I have two questions if anyone would like to opine. 1) If the states don’t have standing to sue when the federal government acts unconstitutionally, then who has standing? We are the United STATES of America, Not the United FEDERAL DEPARTMENTS of the America. If the states can’t act as a check on unconstitutional actions of the feds, who can?

2) By cancelling the debt, banks earn less interest and pay less in taxes. Therefore states collect less taxes. If Biden actions results in few tax revenue for the states, how can the states not have standing?

    CommoChief in reply to dging. | October 22, 2022 at 7:18 pm

    Two issues IMO.
    1. Standing
    2. Harm

    A plaintiffs must show actual harm not simply a projected harm. Even if everyone agrees that the action if allowed to proceed will cause a harm, that harm hasn’t occurred. No harm, no case. No problem on that IMO. It prevents speculation and keeps BS suits out of CT.

    On a basic constitutional question though re an act or failure to act by the Feds, IMO, the States should have standing as separate Sovereigns within our Federal system. Where the CTs fail to allow the States to act in CT proactively they undermine our system.

    Another way to approach this might be for them States to begin Sec 1983 violation suits. Clearly the Admin understands there are very real questions as to whether they are deliberately acting unconstitutionally.

    Here’s one example:
    A Veteran elected to transfer his GI Bill to his spouse under that retention option of his contract. The spouse can graduate with no debt but the Veteran had to agree to serve another six years. Fair trade so far.

    Now though the govt devalues that contract and the benefits by offering debt relief. Does the Vet have a property right interest in this earned benefit? Yes. Has the value of that property been reduced? Yes. Does that void the contract for a service member still on AD? ??
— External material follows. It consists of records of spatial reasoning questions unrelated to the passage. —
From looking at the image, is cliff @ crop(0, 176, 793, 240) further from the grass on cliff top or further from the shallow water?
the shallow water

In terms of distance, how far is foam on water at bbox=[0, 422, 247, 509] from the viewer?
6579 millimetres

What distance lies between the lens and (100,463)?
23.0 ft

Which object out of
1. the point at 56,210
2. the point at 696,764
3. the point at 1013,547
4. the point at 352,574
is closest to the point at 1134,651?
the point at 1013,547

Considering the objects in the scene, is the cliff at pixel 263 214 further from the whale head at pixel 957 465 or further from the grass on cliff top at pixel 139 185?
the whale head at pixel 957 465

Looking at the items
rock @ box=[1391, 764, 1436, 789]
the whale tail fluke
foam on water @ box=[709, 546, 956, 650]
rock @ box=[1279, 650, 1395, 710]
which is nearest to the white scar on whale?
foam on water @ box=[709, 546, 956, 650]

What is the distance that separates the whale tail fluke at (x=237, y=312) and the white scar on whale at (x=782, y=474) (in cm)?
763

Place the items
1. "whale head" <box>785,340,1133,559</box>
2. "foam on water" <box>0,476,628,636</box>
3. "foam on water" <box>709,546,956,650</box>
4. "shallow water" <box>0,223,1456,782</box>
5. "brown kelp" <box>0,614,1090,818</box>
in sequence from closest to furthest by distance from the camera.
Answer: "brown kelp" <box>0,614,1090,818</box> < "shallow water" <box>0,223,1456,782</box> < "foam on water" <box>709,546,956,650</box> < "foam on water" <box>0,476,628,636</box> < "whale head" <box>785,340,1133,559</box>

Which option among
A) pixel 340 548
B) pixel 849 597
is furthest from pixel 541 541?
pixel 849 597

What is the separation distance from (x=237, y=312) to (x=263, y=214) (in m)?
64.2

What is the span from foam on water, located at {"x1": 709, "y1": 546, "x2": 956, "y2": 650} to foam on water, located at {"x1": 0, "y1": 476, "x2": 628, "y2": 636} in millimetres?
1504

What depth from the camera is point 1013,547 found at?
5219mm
    Not to mention the moral hazard being created. Nor simple principles of fairness.

      Thanks for your reply. That makes sense. I get the no harm yet argument, although I have some strong disagreements with it, but that’s the law. But it seems clear that the States as separate sovereigns should have the right to sue now.

      This law is clearly unconstitutional and if the courts refuse to hear it because no one has standing to challenge it, it’s just another example of the travesty our justice system has become.

        CommoChief in reply to dging. | October 23, 2022 at 12:05 pm

        It would take an adjustment to give States an automatic Standing on basic Constitutional power violations. IMO anytime the Executive or Congress seek to expand beyond clearly established Constitutional powers denoted by explicit enumerated powers or precedent then a State should be able to have standing to get the question resolved before the action takes place.

        That’s a pretty limited rule. It wouldn’t apply where the Executive or Congress is doing something that has already been ruled ok by a final CT decision. It would be reserved for instances like this where the Executive is attempting an act that is almost certainly unconstitutional by expanding it’s power at the expense of another federal branch or at the expense of the States. Pesky 10th amendment.

    Milhouse in reply to dging. | October 23, 2022 at 11:02 pm

    ) If the states don’t have standing to sue when the federal government acts unconstitutionally, then who has standing?

    Often the answer is nobody has standing. There are many many cases where the government can openly flout the law, because nobody has standing to sue, and Congress doesn’t care to stop it. One of the big principles of the constitution is that the courts can’t step in just because a law is being violated. There must be a case or controversy, brought by someone with a particular interest in it.

    Also, it is not the states’ role to keep the federal government in check. That is congress’s role, but if congress likes what the president is doing it will choose not to stop him.

$400B of tax money to buy votes
Not shady or against the law at all, sure.